President Joseph Kabila is stepping down after 18 years, and promised the polls, which were meant to happen two years ago, would be the country's first orderly transfer of power since independence in 1960.
First results were due on 6 January, but they're late. The Congolese are waiting for a name, amid fears of violent demonstrations.
Can Gosling deliver them a clean result? Obviously not. But activists might argue that his advocacy helps raise public awareness - and thereby a sense that corruption and irregularities do not go unnoticed.
Stormzy, Cambridge scholarship sponsor
British rapper Stormzy has described himself as "a child of grime" - but he still listens to his real mother.
"My mum always had this plan of 'You're going to school and college, then you're going to go Cambridge'," he said last August.
Her son became a music trailblazer instead - but to honour her wishes, he's funding four black British students to go to the University of Cambridge - two in 2018, and two in 2019. The Stormzy Scholarship will pay tuition fees and provide a maintenance grant for up to four years of undergraduate study.
"It didn't happen for me, so I feel that for me to get to this place in my career and be able to do something where we can help young black students get into Cambridge is a testimony to her hard work as well," the rapper said.
Cambridge has been criticised for not admitting many pupils from a black, Asian and minority ethnic (BAME) background, and has urged schools and parents to help it enrol more black British students.

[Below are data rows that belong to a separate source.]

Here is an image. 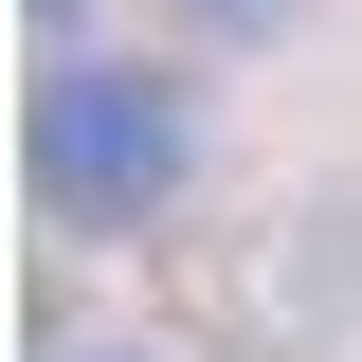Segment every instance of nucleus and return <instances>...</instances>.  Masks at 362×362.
Returning <instances> with one entry per match:
<instances>
[{"label":"nucleus","mask_w":362,"mask_h":362,"mask_svg":"<svg viewBox=\"0 0 362 362\" xmlns=\"http://www.w3.org/2000/svg\"><path fill=\"white\" fill-rule=\"evenodd\" d=\"M37 199H54L73 235L181 199V90L127 73V54H54V73H37Z\"/></svg>","instance_id":"f257e3e1"}]
</instances>
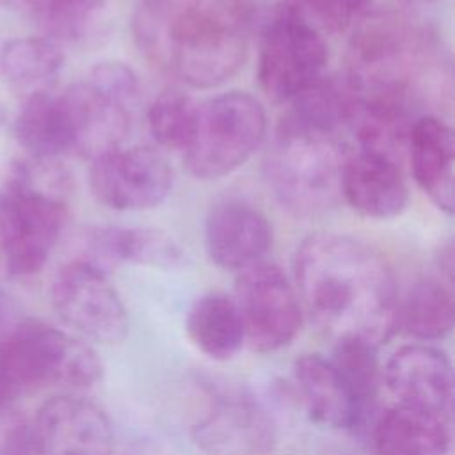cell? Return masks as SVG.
<instances>
[{
    "instance_id": "5bb4252c",
    "label": "cell",
    "mask_w": 455,
    "mask_h": 455,
    "mask_svg": "<svg viewBox=\"0 0 455 455\" xmlns=\"http://www.w3.org/2000/svg\"><path fill=\"white\" fill-rule=\"evenodd\" d=\"M382 377L398 405L450 418L453 370L439 348L428 345L402 347L389 357Z\"/></svg>"
},
{
    "instance_id": "f546056e",
    "label": "cell",
    "mask_w": 455,
    "mask_h": 455,
    "mask_svg": "<svg viewBox=\"0 0 455 455\" xmlns=\"http://www.w3.org/2000/svg\"><path fill=\"white\" fill-rule=\"evenodd\" d=\"M0 455H37L34 421L18 407H0Z\"/></svg>"
},
{
    "instance_id": "83f0119b",
    "label": "cell",
    "mask_w": 455,
    "mask_h": 455,
    "mask_svg": "<svg viewBox=\"0 0 455 455\" xmlns=\"http://www.w3.org/2000/svg\"><path fill=\"white\" fill-rule=\"evenodd\" d=\"M197 108L199 105L183 91H162L148 108V126L155 142L183 155L194 137Z\"/></svg>"
},
{
    "instance_id": "7402d4cb",
    "label": "cell",
    "mask_w": 455,
    "mask_h": 455,
    "mask_svg": "<svg viewBox=\"0 0 455 455\" xmlns=\"http://www.w3.org/2000/svg\"><path fill=\"white\" fill-rule=\"evenodd\" d=\"M14 135L36 160H55L75 151V135L60 94L32 92L14 121Z\"/></svg>"
},
{
    "instance_id": "30bf717a",
    "label": "cell",
    "mask_w": 455,
    "mask_h": 455,
    "mask_svg": "<svg viewBox=\"0 0 455 455\" xmlns=\"http://www.w3.org/2000/svg\"><path fill=\"white\" fill-rule=\"evenodd\" d=\"M235 302L245 339L258 352L286 347L300 329L297 291L277 265L259 261L242 270L235 284Z\"/></svg>"
},
{
    "instance_id": "2e32d148",
    "label": "cell",
    "mask_w": 455,
    "mask_h": 455,
    "mask_svg": "<svg viewBox=\"0 0 455 455\" xmlns=\"http://www.w3.org/2000/svg\"><path fill=\"white\" fill-rule=\"evenodd\" d=\"M272 423L242 391L217 393L197 427V441L213 455H252L272 444Z\"/></svg>"
},
{
    "instance_id": "4316f807",
    "label": "cell",
    "mask_w": 455,
    "mask_h": 455,
    "mask_svg": "<svg viewBox=\"0 0 455 455\" xmlns=\"http://www.w3.org/2000/svg\"><path fill=\"white\" fill-rule=\"evenodd\" d=\"M331 361L355 400L363 423L373 409L380 386L377 347L363 339H339L334 345V357Z\"/></svg>"
},
{
    "instance_id": "4dcf8cb0",
    "label": "cell",
    "mask_w": 455,
    "mask_h": 455,
    "mask_svg": "<svg viewBox=\"0 0 455 455\" xmlns=\"http://www.w3.org/2000/svg\"><path fill=\"white\" fill-rule=\"evenodd\" d=\"M87 80L96 87H100L101 91H105L107 94L114 96L116 100L123 101L130 108L137 101L139 80L135 71L124 62H117V60L98 62L91 69Z\"/></svg>"
},
{
    "instance_id": "e0dca14e",
    "label": "cell",
    "mask_w": 455,
    "mask_h": 455,
    "mask_svg": "<svg viewBox=\"0 0 455 455\" xmlns=\"http://www.w3.org/2000/svg\"><path fill=\"white\" fill-rule=\"evenodd\" d=\"M341 197L368 219H393L409 203V187L400 162L373 151L348 153L341 172Z\"/></svg>"
},
{
    "instance_id": "6da1fadb",
    "label": "cell",
    "mask_w": 455,
    "mask_h": 455,
    "mask_svg": "<svg viewBox=\"0 0 455 455\" xmlns=\"http://www.w3.org/2000/svg\"><path fill=\"white\" fill-rule=\"evenodd\" d=\"M295 284L309 320L334 341L363 339L379 347L398 327L393 268L361 240L336 233L306 238L295 254Z\"/></svg>"
},
{
    "instance_id": "8fae6325",
    "label": "cell",
    "mask_w": 455,
    "mask_h": 455,
    "mask_svg": "<svg viewBox=\"0 0 455 455\" xmlns=\"http://www.w3.org/2000/svg\"><path fill=\"white\" fill-rule=\"evenodd\" d=\"M52 306L60 320L98 343H119L128 332L121 297L100 268L71 259L52 281Z\"/></svg>"
},
{
    "instance_id": "603a6c76",
    "label": "cell",
    "mask_w": 455,
    "mask_h": 455,
    "mask_svg": "<svg viewBox=\"0 0 455 455\" xmlns=\"http://www.w3.org/2000/svg\"><path fill=\"white\" fill-rule=\"evenodd\" d=\"M190 341L215 361L231 359L245 341V331L235 299L212 291L199 297L187 315Z\"/></svg>"
},
{
    "instance_id": "9c48e42d",
    "label": "cell",
    "mask_w": 455,
    "mask_h": 455,
    "mask_svg": "<svg viewBox=\"0 0 455 455\" xmlns=\"http://www.w3.org/2000/svg\"><path fill=\"white\" fill-rule=\"evenodd\" d=\"M172 185L169 160L149 146H119L91 160V192L98 203L116 212L153 210L171 196Z\"/></svg>"
},
{
    "instance_id": "277c9868",
    "label": "cell",
    "mask_w": 455,
    "mask_h": 455,
    "mask_svg": "<svg viewBox=\"0 0 455 455\" xmlns=\"http://www.w3.org/2000/svg\"><path fill=\"white\" fill-rule=\"evenodd\" d=\"M50 164L20 162L0 188V265L9 275L39 272L66 224V178Z\"/></svg>"
},
{
    "instance_id": "d4e9b609",
    "label": "cell",
    "mask_w": 455,
    "mask_h": 455,
    "mask_svg": "<svg viewBox=\"0 0 455 455\" xmlns=\"http://www.w3.org/2000/svg\"><path fill=\"white\" fill-rule=\"evenodd\" d=\"M64 64V55L55 41L46 37H16L7 41L0 50L2 78L20 89L32 92L44 91Z\"/></svg>"
},
{
    "instance_id": "d6986e66",
    "label": "cell",
    "mask_w": 455,
    "mask_h": 455,
    "mask_svg": "<svg viewBox=\"0 0 455 455\" xmlns=\"http://www.w3.org/2000/svg\"><path fill=\"white\" fill-rule=\"evenodd\" d=\"M414 181L444 213L455 212V140L451 126L437 114L416 119L407 140Z\"/></svg>"
},
{
    "instance_id": "52a82bcc",
    "label": "cell",
    "mask_w": 455,
    "mask_h": 455,
    "mask_svg": "<svg viewBox=\"0 0 455 455\" xmlns=\"http://www.w3.org/2000/svg\"><path fill=\"white\" fill-rule=\"evenodd\" d=\"M265 133V108L254 96L242 91L217 94L197 108L194 137L183 153V164L199 180L222 178L254 155Z\"/></svg>"
},
{
    "instance_id": "d6a6232c",
    "label": "cell",
    "mask_w": 455,
    "mask_h": 455,
    "mask_svg": "<svg viewBox=\"0 0 455 455\" xmlns=\"http://www.w3.org/2000/svg\"><path fill=\"white\" fill-rule=\"evenodd\" d=\"M4 119H5V110H4V107L0 105V124L4 123Z\"/></svg>"
},
{
    "instance_id": "7a4b0ae2",
    "label": "cell",
    "mask_w": 455,
    "mask_h": 455,
    "mask_svg": "<svg viewBox=\"0 0 455 455\" xmlns=\"http://www.w3.org/2000/svg\"><path fill=\"white\" fill-rule=\"evenodd\" d=\"M132 30L160 71L188 87L212 89L243 66L251 11L247 0H144Z\"/></svg>"
},
{
    "instance_id": "f1b7e54d",
    "label": "cell",
    "mask_w": 455,
    "mask_h": 455,
    "mask_svg": "<svg viewBox=\"0 0 455 455\" xmlns=\"http://www.w3.org/2000/svg\"><path fill=\"white\" fill-rule=\"evenodd\" d=\"M320 32H345L368 14L370 0H288Z\"/></svg>"
},
{
    "instance_id": "3957f363",
    "label": "cell",
    "mask_w": 455,
    "mask_h": 455,
    "mask_svg": "<svg viewBox=\"0 0 455 455\" xmlns=\"http://www.w3.org/2000/svg\"><path fill=\"white\" fill-rule=\"evenodd\" d=\"M359 100L414 119L434 114L451 91L448 55L427 25L396 12L366 14L355 23L343 75Z\"/></svg>"
},
{
    "instance_id": "cb8c5ba5",
    "label": "cell",
    "mask_w": 455,
    "mask_h": 455,
    "mask_svg": "<svg viewBox=\"0 0 455 455\" xmlns=\"http://www.w3.org/2000/svg\"><path fill=\"white\" fill-rule=\"evenodd\" d=\"M455 322L451 283L444 277L418 279L400 300L398 325L421 341L444 338Z\"/></svg>"
},
{
    "instance_id": "7c38bea8",
    "label": "cell",
    "mask_w": 455,
    "mask_h": 455,
    "mask_svg": "<svg viewBox=\"0 0 455 455\" xmlns=\"http://www.w3.org/2000/svg\"><path fill=\"white\" fill-rule=\"evenodd\" d=\"M32 421L37 455H114L112 425L85 398L53 396L39 407Z\"/></svg>"
},
{
    "instance_id": "484cf974",
    "label": "cell",
    "mask_w": 455,
    "mask_h": 455,
    "mask_svg": "<svg viewBox=\"0 0 455 455\" xmlns=\"http://www.w3.org/2000/svg\"><path fill=\"white\" fill-rule=\"evenodd\" d=\"M36 23L52 41L76 43L100 25L105 0H23Z\"/></svg>"
},
{
    "instance_id": "ac0fdd59",
    "label": "cell",
    "mask_w": 455,
    "mask_h": 455,
    "mask_svg": "<svg viewBox=\"0 0 455 455\" xmlns=\"http://www.w3.org/2000/svg\"><path fill=\"white\" fill-rule=\"evenodd\" d=\"M60 96L73 126L75 153L92 160L121 146L130 130L132 108L128 105L107 94L87 78L69 85Z\"/></svg>"
},
{
    "instance_id": "5b68a950",
    "label": "cell",
    "mask_w": 455,
    "mask_h": 455,
    "mask_svg": "<svg viewBox=\"0 0 455 455\" xmlns=\"http://www.w3.org/2000/svg\"><path fill=\"white\" fill-rule=\"evenodd\" d=\"M348 151L343 135L299 121H279L265 158V176L275 199L291 215L327 213L341 199V172Z\"/></svg>"
},
{
    "instance_id": "4fadbf2b",
    "label": "cell",
    "mask_w": 455,
    "mask_h": 455,
    "mask_svg": "<svg viewBox=\"0 0 455 455\" xmlns=\"http://www.w3.org/2000/svg\"><path fill=\"white\" fill-rule=\"evenodd\" d=\"M204 243L213 265L242 272L263 261L272 247V228L258 206L229 197L210 208L204 222Z\"/></svg>"
},
{
    "instance_id": "ffe728a7",
    "label": "cell",
    "mask_w": 455,
    "mask_h": 455,
    "mask_svg": "<svg viewBox=\"0 0 455 455\" xmlns=\"http://www.w3.org/2000/svg\"><path fill=\"white\" fill-rule=\"evenodd\" d=\"M295 382L307 414L329 428H357L361 414L331 359L320 354H302L293 366Z\"/></svg>"
},
{
    "instance_id": "ba28073f",
    "label": "cell",
    "mask_w": 455,
    "mask_h": 455,
    "mask_svg": "<svg viewBox=\"0 0 455 455\" xmlns=\"http://www.w3.org/2000/svg\"><path fill=\"white\" fill-rule=\"evenodd\" d=\"M327 64L322 32L290 4L265 20L258 52V84L272 103H290L320 76Z\"/></svg>"
},
{
    "instance_id": "8992f818",
    "label": "cell",
    "mask_w": 455,
    "mask_h": 455,
    "mask_svg": "<svg viewBox=\"0 0 455 455\" xmlns=\"http://www.w3.org/2000/svg\"><path fill=\"white\" fill-rule=\"evenodd\" d=\"M103 373L98 354L80 338L39 320L0 336V407L39 387L85 389Z\"/></svg>"
},
{
    "instance_id": "44dd1931",
    "label": "cell",
    "mask_w": 455,
    "mask_h": 455,
    "mask_svg": "<svg viewBox=\"0 0 455 455\" xmlns=\"http://www.w3.org/2000/svg\"><path fill=\"white\" fill-rule=\"evenodd\" d=\"M371 439L377 455H446L450 418L396 403L377 418Z\"/></svg>"
},
{
    "instance_id": "1f68e13d",
    "label": "cell",
    "mask_w": 455,
    "mask_h": 455,
    "mask_svg": "<svg viewBox=\"0 0 455 455\" xmlns=\"http://www.w3.org/2000/svg\"><path fill=\"white\" fill-rule=\"evenodd\" d=\"M400 5H405V7H423V5H428V4H434L435 0H393Z\"/></svg>"
},
{
    "instance_id": "9a60e30c",
    "label": "cell",
    "mask_w": 455,
    "mask_h": 455,
    "mask_svg": "<svg viewBox=\"0 0 455 455\" xmlns=\"http://www.w3.org/2000/svg\"><path fill=\"white\" fill-rule=\"evenodd\" d=\"M101 272L121 263L176 268L187 259L185 249L167 231L155 228L89 226L78 236V256Z\"/></svg>"
}]
</instances>
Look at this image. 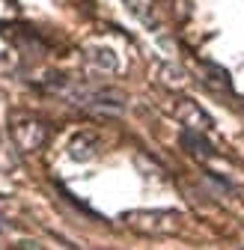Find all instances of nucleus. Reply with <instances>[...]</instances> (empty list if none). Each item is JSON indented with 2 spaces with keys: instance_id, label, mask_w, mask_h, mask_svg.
Masks as SVG:
<instances>
[{
  "instance_id": "obj_1",
  "label": "nucleus",
  "mask_w": 244,
  "mask_h": 250,
  "mask_svg": "<svg viewBox=\"0 0 244 250\" xmlns=\"http://www.w3.org/2000/svg\"><path fill=\"white\" fill-rule=\"evenodd\" d=\"M131 229L143 235H173L182 229V214L170 208H140V211H125L122 217Z\"/></svg>"
},
{
  "instance_id": "obj_2",
  "label": "nucleus",
  "mask_w": 244,
  "mask_h": 250,
  "mask_svg": "<svg viewBox=\"0 0 244 250\" xmlns=\"http://www.w3.org/2000/svg\"><path fill=\"white\" fill-rule=\"evenodd\" d=\"M12 140L21 152H36L48 140V125L33 116H15L12 119Z\"/></svg>"
},
{
  "instance_id": "obj_3",
  "label": "nucleus",
  "mask_w": 244,
  "mask_h": 250,
  "mask_svg": "<svg viewBox=\"0 0 244 250\" xmlns=\"http://www.w3.org/2000/svg\"><path fill=\"white\" fill-rule=\"evenodd\" d=\"M176 116L182 119V125H188L191 131H205V128H211L208 113H205V110H200V104H197V102H191V99H182V102H179Z\"/></svg>"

Miley Cyrus and Liam Hemsworth, rebuilding Malibu
US singer Miley Cyrus and her husband, Hunger Games actor Liam Hemsworth, lost a home in Malibu at the end of last year, when the deadliest fires in California's history swept across the state.
As the community works to rebuild lost homes and businesses at the start of 2019, it'll be boosted by a significant donation from the pair.
Cyrus and Hemsworth gave $500,000 to The Malibu Foundation, which was launched to support Malibu and its environs in the wake of the Woolsey Fire.
A rep for Cyrus said at the time: "Miley and Liam lost their home, but are very grateful to be safe along with their animals.
"Their community and state are very special to them and they want to give back to the place that has created so many beautiful memories for themselves and others."
The cash will go towards "community rebuilding, wildfire prevention and climate change resilience," the statement said.